SOURCE PASSAGE:
** Start **

Deploy on Modal¶
Modal is a serverless GPU platform: you deploy a container and it
runs on a GPU only while requests are in flight, scaling to zero when idle. This guide
takes you end to end — configure a TuFT server, deploy it to Modal, train a “talk like
Yoda” LoRA on Qwen/Qwen3-0.6B from your laptop, and download the adapter — with no
local GPU required.
What you’ll build
A TuFT server running on a Modal L4 GPU, reachable at a public …modal.run URL, that you
fine-tune from your laptop using the runnable code in
examples/personality_sft/.
Prerequisites¶
A Modal account + CLI. Install the client and authenticate (this opens a browser to create an API token — see Modal’s Getting started and
modal tokendocs):pip install modal modal token newThe TuFT repo. The deploy helper and the training example live in the repo; the launcher itself only needs
modal+pyyamllocally (the heavy GPU dependencies run inside Modal’s container, not on your machine):git clone https://github.com/agentscope-ai/TuFT cd TuFT pip install modal pyyaml
Qwen/Qwen3-0.6B is openly downloadable, so no Hugging Face token is needed. For gated
models, create a Modal Secret holding your
HF_TOKEN and pass --hf-secret <secret-name> to the launcher.
Step 1 — Configure the server¶
The deploy helper deploy/modal/launch.py
is config-file driven: you edit a standard tuft_config.yaml (the same file
tuft launch --config uses) and run the script. Modal infra goes in an optional modal:
section that is stripped before the server sees it.
Save this as yoda_modal.yaml:
checkpoint_dir: ~/.cache/tuft/checkpoints # on Modal, launch.py pins this to a Volume automatically
model_owner: cloud-user
supported_models:
- model_name: Qwen/Qwen3-0.6B
model_path: Qwen/Qwen3-0.6B # HF id (downloaded on first launch) or a local path
max_model_len: 4096
tensor_parallel_size: 1
colocate: true # single GPU: training + vLLM sampling share it
sampling_memory_fraction: 0.4
max_lora_rank: 16
max_loras: 2
authorized_users:
tml-REPLACE_WITH_A_STRONG_KEY: cloud-user # clients send this as the X-API-Key header
persistence:
mode: DISABLE
telemetry:
enabled: false
# Modal infra for deploy/modal/launch.py (TuFT ignores this; it's stripped before the server sees it):
modal:
gpu: L4
name: tuft-yoda
proxy_auth: false # the tml- API key is the auth; the Tinker SDK can't send Modal gateway headers
min_containers: 0 # scale to zero when idle
Generate a real API key for authorized_users (it must start with tml-):
python -c "import secrets; print('tml-' + secrets.token_urlsafe(24))"
Tip
A ready-made example with all available options is
deploy/modal/tuft_config.example.yaml,
and the example used below ships its own
config.yaml.

** End **

WRITTEN TASKS:
[1] In the Modal deployment guide, which GPU type does the modal section of the sample config request?
[2] Please return everything in the Modal deployment guide from "Step 1 — Configure" down to "server sees it.", copied word for word.
The items after this point are separate material, unrelated to the Modal deployment guide.

DATA SHOWN:
** Start **

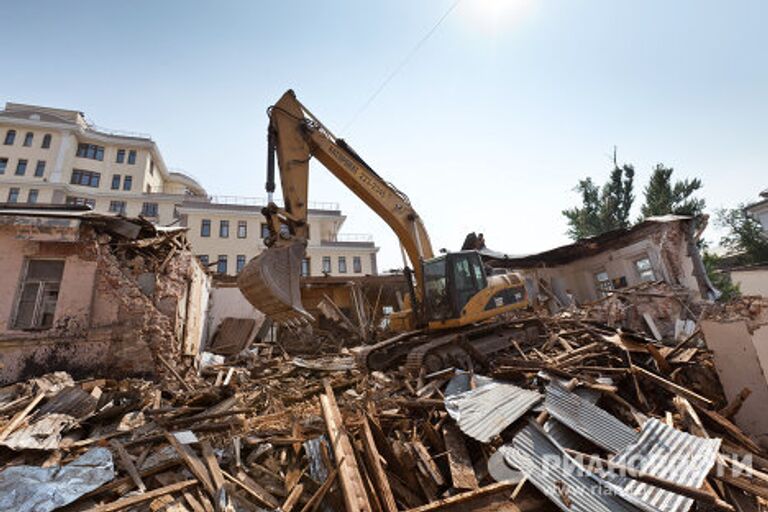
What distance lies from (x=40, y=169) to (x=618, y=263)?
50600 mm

** End **
** Start **

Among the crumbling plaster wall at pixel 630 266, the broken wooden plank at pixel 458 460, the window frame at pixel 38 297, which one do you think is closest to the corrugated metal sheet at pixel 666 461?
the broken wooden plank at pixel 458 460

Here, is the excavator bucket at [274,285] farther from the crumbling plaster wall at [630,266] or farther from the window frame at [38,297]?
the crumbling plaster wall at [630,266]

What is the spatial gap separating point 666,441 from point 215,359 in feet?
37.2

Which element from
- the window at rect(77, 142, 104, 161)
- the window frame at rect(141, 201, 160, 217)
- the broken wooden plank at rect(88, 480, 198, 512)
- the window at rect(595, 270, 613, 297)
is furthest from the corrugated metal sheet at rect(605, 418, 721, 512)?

** End **
** Start **

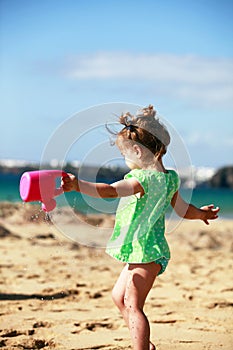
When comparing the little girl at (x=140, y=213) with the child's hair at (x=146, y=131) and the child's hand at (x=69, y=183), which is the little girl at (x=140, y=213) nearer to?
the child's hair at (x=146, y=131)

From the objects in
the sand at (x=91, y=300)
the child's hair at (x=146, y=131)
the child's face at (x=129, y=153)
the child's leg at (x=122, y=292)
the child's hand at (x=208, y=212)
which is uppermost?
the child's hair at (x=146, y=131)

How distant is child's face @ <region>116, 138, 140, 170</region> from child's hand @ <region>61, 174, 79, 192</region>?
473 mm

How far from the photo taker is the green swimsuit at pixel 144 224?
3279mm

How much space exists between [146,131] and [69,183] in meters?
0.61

** End **

RESULTS OF THE EXERCISE:
[1] L4

[2]
Step 1 — Configure the server¶
The deploy helper deploy/modal/launch.py
is config-file driven: you edit a standard tuft_config.yaml (the same file
tuft launch --config uses) and run the script. Modal infra goes in an optional modal:
section that is stripped before the server sees it.